* [対象の紹介文]:
▬▬▬

旅も戦いも、まだ続いている...久保憲司さんの初小説集「
スキゾマニア」(ウィッチンケア文庫 02/タバブックス刊)の主人公<僕>は、小誌今号への書き下ろし寄稿作でも健在です。タイトルになっている「いいね。」はフェイスブックでおなじみの、あのボタン。私はわりと気楽に押すタイプですが、ある知り合いは「オレの『いいね!』はコメントを残すよりも重い」と言ってたし...いいね! ってべつにいいからいいね! ってもんでもなくて考えようによっちゃ神経磨り減りますよね。読み逃しなのかスルーなのか判然とさせないままでの「『いいね!』」しない」って意思表示も当然あるだろうし。あとFacebookページ立ち上げ時の<〜の「いいね!」をリクエストしています>って案内は、日本語がこなれてない(いまはやりの「忖度」がたりない!?)と感じます!
<僕>は「いいね!」だけでなく、ツイッターやインスタグラムやユーチューブにも言いたいことをたくさん抱えている。ネット全般への八つ当たりを装い、ユーモアを交えて描かれていますが、本質は〝悲しみ〟なんじゃないかな。<ネットに残っているのはヘイトを撒き散らすレイシストどもと、毎日花と猫とラテアートを投稿する人畜無害なお花畑ちゃんだけだ>。そして、<ネットは社会の鏡だ。理想郷になるはずだったネットの世界は、結局現実そのままの姿を鏡に映し出している。社会の鏡は、現実の世界をより良く変えていくはずだったのに>...この一節は、作中でもひときわアツいです。古〜いたとえ話をすると、ジェファーソン・エアプレインがまわりまわって「
シスコはロックシティ」でした(KBCバンドのオダやんでも可)、みたいな悲しみへの一撃。

▬▬▬

* [課題の目的]: 紹介文のうち「<僕>は「いいね!」だけでな」から「ダやんでも可)、みたいな悲しみへの一撃。」までの部分(「ダやんでも可)、みたいな悲しみへの一撃。」を含む)を、「ラテアート」を「手料理」に置き換えて改めて記してください。

* [提供データ]:
▬▬▬

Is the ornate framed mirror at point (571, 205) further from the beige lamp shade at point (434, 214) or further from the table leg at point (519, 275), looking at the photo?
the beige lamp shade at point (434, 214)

▬▬▬

* [本課題の解答]:
<僕>は「いいね!」だけでなく、ツイッターやインスタグラムやユーチューブにも言いたいことをたくさん抱えている。ネット全般への八つ当たりを装い、ユーモアを交えて描かれていますが、本質は〝悲しみ〟なんじゃないかな。<ネットに残っているのはヘイトを撒き散らすレイシストどもと、毎日花と猫と手料理を投稿する人畜無害なお花畑ちゃんだけだ>。そして、<ネットは社会の鏡だ。理想郷になるはずだったネットの世界は、結局現実そのままの姿を鏡に映し出している。社会の鏡は、現実の世界をより良く変えていくはずだったのに>...この一節は、作中でもひときわアツいです。古〜いたとえ話をすると、ジェファーソン・エアプレインがまわりまわって「
シスコはロックシティ」でした(KBCバンドのオダやんでも可)、みたいな悲しみへの一撃。